Sunday, February 11, 2007
7:30 a.m. Wake up
7:40 a.m. Shower
8:25 a.m. Eat cheesecake. Only a piece but want to eat half of cake.
9:00 a.m. Contraction.
9:12 a.m. Arrive at church for 9:00 a.m. service because God forbid we ever arrive on time.
10:45 a.m. Go to Target because now seems like a good time to get latch to install carseat. No latch.
11:14 a.m. Go to other Target. Larger, only same stuff with greater quantity. No latch. No bike for The Boy, which has now been added to list.
11:43 a.m. Lunch at Famous Dave’s. Eat pulled pork sandwich, all of The Boy’s chicken fingers, all french fries at our table and the table beside us. Start to notice contractions.
12:45 p.m. Head to Babies-R-Us for latch because now seems like a really, really good time to put car seat in car. Have more contractions in Babies-R-Us because I can’t find anything. Common reaction by anyone in Babies-R-Us. Think nothing of it.
1:15 p.m. Get in bed at home to make contractions stop. Husband decides to put car seat in car and truck.
2:30 p.m. Suspicious sounds of husband’s truck driving off.
3:00 p.m. Confirmation truck is gone and husband is at Wal-Mart. See the color red. Have more contractions
3:32 p.m. Husband arrives home and realizes error of his ways. Too late. Has bike for The Boy so not in dog house with everyone.
4:45 p.m. Arrive at sister’s house because it seems smarter to be closer to birth center rather than further away. Eat all of sister’s pita and hummus in house. Dump off The Boy, who begins to party like rock star with his cousins.
5:30 p.m Call midwife. Sheepishly complain of contractions every 5 minutes. Can’t really talk but not really noticing it. Told to go to center.
6:00 p.m. Midwife drives up to center to find me hunched over mid-contraction, 5 cm dialated, trying to steal wireless connection from the neighbor.
6:30 p.m Get into jacuzzi bathtub. Not as much fun when in labor as when NOT in labor but much better than rolling on the floor. Realize that it was better that there was no wireless connection to blog because everyone knows a jacuzzi, laptop and labor make a deadly combination.
7:00 p.m. Go to restroom, cause husband to panic that I might have baby in the toilet, which I of course have no intention of doing.
7:38 p.m Water breaks in bathroom in an Alien-like scene, spraying all 5 people in the bathroom. Seems ironically fitting since there were 5 people in the bathroom the size of the lav on a 737.
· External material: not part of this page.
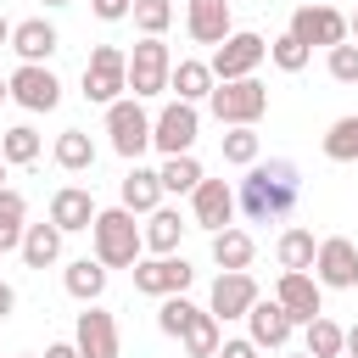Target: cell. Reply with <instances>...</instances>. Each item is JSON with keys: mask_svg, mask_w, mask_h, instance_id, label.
Masks as SVG:
<instances>
[{"mask_svg": "<svg viewBox=\"0 0 358 358\" xmlns=\"http://www.w3.org/2000/svg\"><path fill=\"white\" fill-rule=\"evenodd\" d=\"M185 352L190 358H218V347H224V336H218V319H213V308H196V319L185 324Z\"/></svg>", "mask_w": 358, "mask_h": 358, "instance_id": "obj_26", "label": "cell"}, {"mask_svg": "<svg viewBox=\"0 0 358 358\" xmlns=\"http://www.w3.org/2000/svg\"><path fill=\"white\" fill-rule=\"evenodd\" d=\"M90 235H95V257L106 268H134L140 252H145V229L134 224L129 207H101L95 224H90Z\"/></svg>", "mask_w": 358, "mask_h": 358, "instance_id": "obj_2", "label": "cell"}, {"mask_svg": "<svg viewBox=\"0 0 358 358\" xmlns=\"http://www.w3.org/2000/svg\"><path fill=\"white\" fill-rule=\"evenodd\" d=\"M268 56H274V67H280V73H302L313 50H308V45H302V39H296V34L285 28V34H280V39L268 45Z\"/></svg>", "mask_w": 358, "mask_h": 358, "instance_id": "obj_35", "label": "cell"}, {"mask_svg": "<svg viewBox=\"0 0 358 358\" xmlns=\"http://www.w3.org/2000/svg\"><path fill=\"white\" fill-rule=\"evenodd\" d=\"M252 302H257V280H252L246 268H224V274L213 280V296H207L213 319H246Z\"/></svg>", "mask_w": 358, "mask_h": 358, "instance_id": "obj_15", "label": "cell"}, {"mask_svg": "<svg viewBox=\"0 0 358 358\" xmlns=\"http://www.w3.org/2000/svg\"><path fill=\"white\" fill-rule=\"evenodd\" d=\"M302 330H308V347H302V352H313V358H341V352H347V330H341L336 319L319 313V319H308Z\"/></svg>", "mask_w": 358, "mask_h": 358, "instance_id": "obj_29", "label": "cell"}, {"mask_svg": "<svg viewBox=\"0 0 358 358\" xmlns=\"http://www.w3.org/2000/svg\"><path fill=\"white\" fill-rule=\"evenodd\" d=\"M196 129H201L196 101H168V106L151 117V145H157L162 157H185V151L196 145Z\"/></svg>", "mask_w": 358, "mask_h": 358, "instance_id": "obj_8", "label": "cell"}, {"mask_svg": "<svg viewBox=\"0 0 358 358\" xmlns=\"http://www.w3.org/2000/svg\"><path fill=\"white\" fill-rule=\"evenodd\" d=\"M185 28H190L196 45H224V39L235 34L229 0H190V6H185Z\"/></svg>", "mask_w": 358, "mask_h": 358, "instance_id": "obj_17", "label": "cell"}, {"mask_svg": "<svg viewBox=\"0 0 358 358\" xmlns=\"http://www.w3.org/2000/svg\"><path fill=\"white\" fill-rule=\"evenodd\" d=\"M274 296L285 302V313H291L296 324H308V319L324 313V285H319V274H308V268H285L280 285H274Z\"/></svg>", "mask_w": 358, "mask_h": 358, "instance_id": "obj_12", "label": "cell"}, {"mask_svg": "<svg viewBox=\"0 0 358 358\" xmlns=\"http://www.w3.org/2000/svg\"><path fill=\"white\" fill-rule=\"evenodd\" d=\"M123 90H129V50L95 45L90 62H84V101L112 106V101H123Z\"/></svg>", "mask_w": 358, "mask_h": 358, "instance_id": "obj_3", "label": "cell"}, {"mask_svg": "<svg viewBox=\"0 0 358 358\" xmlns=\"http://www.w3.org/2000/svg\"><path fill=\"white\" fill-rule=\"evenodd\" d=\"M11 101L22 112H56L62 106V78L45 67V62H22L11 73Z\"/></svg>", "mask_w": 358, "mask_h": 358, "instance_id": "obj_9", "label": "cell"}, {"mask_svg": "<svg viewBox=\"0 0 358 358\" xmlns=\"http://www.w3.org/2000/svg\"><path fill=\"white\" fill-rule=\"evenodd\" d=\"M179 235H185V218H179L173 207L145 213V252H151V257H168V252L179 246Z\"/></svg>", "mask_w": 358, "mask_h": 358, "instance_id": "obj_24", "label": "cell"}, {"mask_svg": "<svg viewBox=\"0 0 358 358\" xmlns=\"http://www.w3.org/2000/svg\"><path fill=\"white\" fill-rule=\"evenodd\" d=\"M0 157H6L11 168H28V162L39 157V134H34L28 123H17V129H6V134H0Z\"/></svg>", "mask_w": 358, "mask_h": 358, "instance_id": "obj_34", "label": "cell"}, {"mask_svg": "<svg viewBox=\"0 0 358 358\" xmlns=\"http://www.w3.org/2000/svg\"><path fill=\"white\" fill-rule=\"evenodd\" d=\"M324 157L330 162H358V117H336L324 129Z\"/></svg>", "mask_w": 358, "mask_h": 358, "instance_id": "obj_33", "label": "cell"}, {"mask_svg": "<svg viewBox=\"0 0 358 358\" xmlns=\"http://www.w3.org/2000/svg\"><path fill=\"white\" fill-rule=\"evenodd\" d=\"M11 28H17V22H6V11H0V45H11Z\"/></svg>", "mask_w": 358, "mask_h": 358, "instance_id": "obj_45", "label": "cell"}, {"mask_svg": "<svg viewBox=\"0 0 358 358\" xmlns=\"http://www.w3.org/2000/svg\"><path fill=\"white\" fill-rule=\"evenodd\" d=\"M190 319H196V308L185 302V291H179V296H162V308H157V330H162V336H185Z\"/></svg>", "mask_w": 358, "mask_h": 358, "instance_id": "obj_38", "label": "cell"}, {"mask_svg": "<svg viewBox=\"0 0 358 358\" xmlns=\"http://www.w3.org/2000/svg\"><path fill=\"white\" fill-rule=\"evenodd\" d=\"M190 280H196V268H190L185 257H173V252L134 263V291H145V296H179Z\"/></svg>", "mask_w": 358, "mask_h": 358, "instance_id": "obj_11", "label": "cell"}, {"mask_svg": "<svg viewBox=\"0 0 358 358\" xmlns=\"http://www.w3.org/2000/svg\"><path fill=\"white\" fill-rule=\"evenodd\" d=\"M162 196H168V190H162V173H157V168H140V162H134V168L123 173V207H129V213H157Z\"/></svg>", "mask_w": 358, "mask_h": 358, "instance_id": "obj_21", "label": "cell"}, {"mask_svg": "<svg viewBox=\"0 0 358 358\" xmlns=\"http://www.w3.org/2000/svg\"><path fill=\"white\" fill-rule=\"evenodd\" d=\"M302 201V173L291 157H268V162H252L241 190H235V207L252 218V224H280L291 218Z\"/></svg>", "mask_w": 358, "mask_h": 358, "instance_id": "obj_1", "label": "cell"}, {"mask_svg": "<svg viewBox=\"0 0 358 358\" xmlns=\"http://www.w3.org/2000/svg\"><path fill=\"white\" fill-rule=\"evenodd\" d=\"M73 341H78V352L84 358H117V319L106 313V308H84L78 313V330H73Z\"/></svg>", "mask_w": 358, "mask_h": 358, "instance_id": "obj_16", "label": "cell"}, {"mask_svg": "<svg viewBox=\"0 0 358 358\" xmlns=\"http://www.w3.org/2000/svg\"><path fill=\"white\" fill-rule=\"evenodd\" d=\"M252 252H257V246H252L246 229H218V235H213V263H218V268H246Z\"/></svg>", "mask_w": 358, "mask_h": 358, "instance_id": "obj_30", "label": "cell"}, {"mask_svg": "<svg viewBox=\"0 0 358 358\" xmlns=\"http://www.w3.org/2000/svg\"><path fill=\"white\" fill-rule=\"evenodd\" d=\"M62 235H67V229L50 224V218H45V224H28V229H22V246H17L22 263H28V268H50V263L62 257Z\"/></svg>", "mask_w": 358, "mask_h": 358, "instance_id": "obj_22", "label": "cell"}, {"mask_svg": "<svg viewBox=\"0 0 358 358\" xmlns=\"http://www.w3.org/2000/svg\"><path fill=\"white\" fill-rule=\"evenodd\" d=\"M157 173H162V190H173V196H190V190L207 179V173H201V162H196L190 151H185V157H168Z\"/></svg>", "mask_w": 358, "mask_h": 358, "instance_id": "obj_31", "label": "cell"}, {"mask_svg": "<svg viewBox=\"0 0 358 358\" xmlns=\"http://www.w3.org/2000/svg\"><path fill=\"white\" fill-rule=\"evenodd\" d=\"M45 358H84V352H78V341H56V347H45Z\"/></svg>", "mask_w": 358, "mask_h": 358, "instance_id": "obj_42", "label": "cell"}, {"mask_svg": "<svg viewBox=\"0 0 358 358\" xmlns=\"http://www.w3.org/2000/svg\"><path fill=\"white\" fill-rule=\"evenodd\" d=\"M274 257H280V268H313V257H319V241H313V229H285L280 235V246H274Z\"/></svg>", "mask_w": 358, "mask_h": 358, "instance_id": "obj_28", "label": "cell"}, {"mask_svg": "<svg viewBox=\"0 0 358 358\" xmlns=\"http://www.w3.org/2000/svg\"><path fill=\"white\" fill-rule=\"evenodd\" d=\"M129 17H134V28H140V34H157V39H162V34H168V22H173V6H168V0H134V11H129Z\"/></svg>", "mask_w": 358, "mask_h": 358, "instance_id": "obj_36", "label": "cell"}, {"mask_svg": "<svg viewBox=\"0 0 358 358\" xmlns=\"http://www.w3.org/2000/svg\"><path fill=\"white\" fill-rule=\"evenodd\" d=\"M62 285H67V296H78V302H101V291H106V263H101V257H78V263H67Z\"/></svg>", "mask_w": 358, "mask_h": 358, "instance_id": "obj_23", "label": "cell"}, {"mask_svg": "<svg viewBox=\"0 0 358 358\" xmlns=\"http://www.w3.org/2000/svg\"><path fill=\"white\" fill-rule=\"evenodd\" d=\"M190 218H196V229H207V235L229 229V218H235V190H229L224 179H201V185L190 190Z\"/></svg>", "mask_w": 358, "mask_h": 358, "instance_id": "obj_14", "label": "cell"}, {"mask_svg": "<svg viewBox=\"0 0 358 358\" xmlns=\"http://www.w3.org/2000/svg\"><path fill=\"white\" fill-rule=\"evenodd\" d=\"M313 274H319V285H330V291H352V285H358V246H352L347 235L319 241Z\"/></svg>", "mask_w": 358, "mask_h": 358, "instance_id": "obj_13", "label": "cell"}, {"mask_svg": "<svg viewBox=\"0 0 358 358\" xmlns=\"http://www.w3.org/2000/svg\"><path fill=\"white\" fill-rule=\"evenodd\" d=\"M291 34H296L308 50H313V45L330 50V45H341L352 28H347V17H341L336 6H296V11H291Z\"/></svg>", "mask_w": 358, "mask_h": 358, "instance_id": "obj_10", "label": "cell"}, {"mask_svg": "<svg viewBox=\"0 0 358 358\" xmlns=\"http://www.w3.org/2000/svg\"><path fill=\"white\" fill-rule=\"evenodd\" d=\"M207 106H213V117H218V123L241 129V123H257V117L268 112V90H263L257 78H229V84H213Z\"/></svg>", "mask_w": 358, "mask_h": 358, "instance_id": "obj_4", "label": "cell"}, {"mask_svg": "<svg viewBox=\"0 0 358 358\" xmlns=\"http://www.w3.org/2000/svg\"><path fill=\"white\" fill-rule=\"evenodd\" d=\"M224 162H235V168H252V162H257V134H252V123H241V129L224 134Z\"/></svg>", "mask_w": 358, "mask_h": 358, "instance_id": "obj_37", "label": "cell"}, {"mask_svg": "<svg viewBox=\"0 0 358 358\" xmlns=\"http://www.w3.org/2000/svg\"><path fill=\"white\" fill-rule=\"evenodd\" d=\"M95 213H101V207H95V196H90L84 185H62V190L50 196V224H62L67 235H73V229H90Z\"/></svg>", "mask_w": 358, "mask_h": 358, "instance_id": "obj_20", "label": "cell"}, {"mask_svg": "<svg viewBox=\"0 0 358 358\" xmlns=\"http://www.w3.org/2000/svg\"><path fill=\"white\" fill-rule=\"evenodd\" d=\"M90 11H95L101 22H123V17L134 11V0H90Z\"/></svg>", "mask_w": 358, "mask_h": 358, "instance_id": "obj_40", "label": "cell"}, {"mask_svg": "<svg viewBox=\"0 0 358 358\" xmlns=\"http://www.w3.org/2000/svg\"><path fill=\"white\" fill-rule=\"evenodd\" d=\"M11 308H17V291H11V285H6V280H0V319H6V313H11Z\"/></svg>", "mask_w": 358, "mask_h": 358, "instance_id": "obj_43", "label": "cell"}, {"mask_svg": "<svg viewBox=\"0 0 358 358\" xmlns=\"http://www.w3.org/2000/svg\"><path fill=\"white\" fill-rule=\"evenodd\" d=\"M168 78H173V56H168V45H162L157 34H145V39L129 50V95H134V101L162 95Z\"/></svg>", "mask_w": 358, "mask_h": 358, "instance_id": "obj_5", "label": "cell"}, {"mask_svg": "<svg viewBox=\"0 0 358 358\" xmlns=\"http://www.w3.org/2000/svg\"><path fill=\"white\" fill-rule=\"evenodd\" d=\"M11 50H17L22 62H45V56L62 50V34H56V22H45V17H22V22L11 28Z\"/></svg>", "mask_w": 358, "mask_h": 358, "instance_id": "obj_19", "label": "cell"}, {"mask_svg": "<svg viewBox=\"0 0 358 358\" xmlns=\"http://www.w3.org/2000/svg\"><path fill=\"white\" fill-rule=\"evenodd\" d=\"M6 168H11V162H6V157H0V179H6ZM0 190H6V185H0Z\"/></svg>", "mask_w": 358, "mask_h": 358, "instance_id": "obj_48", "label": "cell"}, {"mask_svg": "<svg viewBox=\"0 0 358 358\" xmlns=\"http://www.w3.org/2000/svg\"><path fill=\"white\" fill-rule=\"evenodd\" d=\"M56 168H67V173L95 168V140H90L84 129H62V134H56Z\"/></svg>", "mask_w": 358, "mask_h": 358, "instance_id": "obj_27", "label": "cell"}, {"mask_svg": "<svg viewBox=\"0 0 358 358\" xmlns=\"http://www.w3.org/2000/svg\"><path fill=\"white\" fill-rule=\"evenodd\" d=\"M28 218V201L17 196V190H0V252H11V246H22V224Z\"/></svg>", "mask_w": 358, "mask_h": 358, "instance_id": "obj_32", "label": "cell"}, {"mask_svg": "<svg viewBox=\"0 0 358 358\" xmlns=\"http://www.w3.org/2000/svg\"><path fill=\"white\" fill-rule=\"evenodd\" d=\"M341 358H347V352H341Z\"/></svg>", "mask_w": 358, "mask_h": 358, "instance_id": "obj_51", "label": "cell"}, {"mask_svg": "<svg viewBox=\"0 0 358 358\" xmlns=\"http://www.w3.org/2000/svg\"><path fill=\"white\" fill-rule=\"evenodd\" d=\"M0 101H11V78H0Z\"/></svg>", "mask_w": 358, "mask_h": 358, "instance_id": "obj_46", "label": "cell"}, {"mask_svg": "<svg viewBox=\"0 0 358 358\" xmlns=\"http://www.w3.org/2000/svg\"><path fill=\"white\" fill-rule=\"evenodd\" d=\"M106 134H112V151H117V157L140 162V151L151 145V117H145V106H140L134 95L112 101V106H106Z\"/></svg>", "mask_w": 358, "mask_h": 358, "instance_id": "obj_7", "label": "cell"}, {"mask_svg": "<svg viewBox=\"0 0 358 358\" xmlns=\"http://www.w3.org/2000/svg\"><path fill=\"white\" fill-rule=\"evenodd\" d=\"M218 358H257V341H252V336H246V341H224Z\"/></svg>", "mask_w": 358, "mask_h": 358, "instance_id": "obj_41", "label": "cell"}, {"mask_svg": "<svg viewBox=\"0 0 358 358\" xmlns=\"http://www.w3.org/2000/svg\"><path fill=\"white\" fill-rule=\"evenodd\" d=\"M330 78L336 84H358V45H330Z\"/></svg>", "mask_w": 358, "mask_h": 358, "instance_id": "obj_39", "label": "cell"}, {"mask_svg": "<svg viewBox=\"0 0 358 358\" xmlns=\"http://www.w3.org/2000/svg\"><path fill=\"white\" fill-rule=\"evenodd\" d=\"M296 358H313V352H296Z\"/></svg>", "mask_w": 358, "mask_h": 358, "instance_id": "obj_50", "label": "cell"}, {"mask_svg": "<svg viewBox=\"0 0 358 358\" xmlns=\"http://www.w3.org/2000/svg\"><path fill=\"white\" fill-rule=\"evenodd\" d=\"M213 67L207 62H173V78H168V90L179 95V101H207L213 95Z\"/></svg>", "mask_w": 358, "mask_h": 358, "instance_id": "obj_25", "label": "cell"}, {"mask_svg": "<svg viewBox=\"0 0 358 358\" xmlns=\"http://www.w3.org/2000/svg\"><path fill=\"white\" fill-rule=\"evenodd\" d=\"M347 28H352V34H358V11H352V17H347Z\"/></svg>", "mask_w": 358, "mask_h": 358, "instance_id": "obj_47", "label": "cell"}, {"mask_svg": "<svg viewBox=\"0 0 358 358\" xmlns=\"http://www.w3.org/2000/svg\"><path fill=\"white\" fill-rule=\"evenodd\" d=\"M347 358H358V324H347Z\"/></svg>", "mask_w": 358, "mask_h": 358, "instance_id": "obj_44", "label": "cell"}, {"mask_svg": "<svg viewBox=\"0 0 358 358\" xmlns=\"http://www.w3.org/2000/svg\"><path fill=\"white\" fill-rule=\"evenodd\" d=\"M45 6H73V0H45Z\"/></svg>", "mask_w": 358, "mask_h": 358, "instance_id": "obj_49", "label": "cell"}, {"mask_svg": "<svg viewBox=\"0 0 358 358\" xmlns=\"http://www.w3.org/2000/svg\"><path fill=\"white\" fill-rule=\"evenodd\" d=\"M246 324H252V341H257V347H285V341H291V330H296V319L285 313V302H280V296H274V302H263V296H257V302H252V313H246Z\"/></svg>", "mask_w": 358, "mask_h": 358, "instance_id": "obj_18", "label": "cell"}, {"mask_svg": "<svg viewBox=\"0 0 358 358\" xmlns=\"http://www.w3.org/2000/svg\"><path fill=\"white\" fill-rule=\"evenodd\" d=\"M263 56H268V39L252 34V28H235L224 45H213V62H207V67H213L218 84H229V78H252Z\"/></svg>", "mask_w": 358, "mask_h": 358, "instance_id": "obj_6", "label": "cell"}]
</instances>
7:39 p.m Crawl to bed of horribly decorated room reminiscent of tacky southern colonial-style B&B run by a woman named Mae, determined to have baby in a bed like a normal decent woman.
7:47 p.m. Begin screaming manically “Get him OUT. SOMEONE GET HIM OUT. I JUST WANT HIM OUT.”
7:48 p.m. Give birth to the sweetest baby in the whole world. Am really glad I did NOT have a silent birth.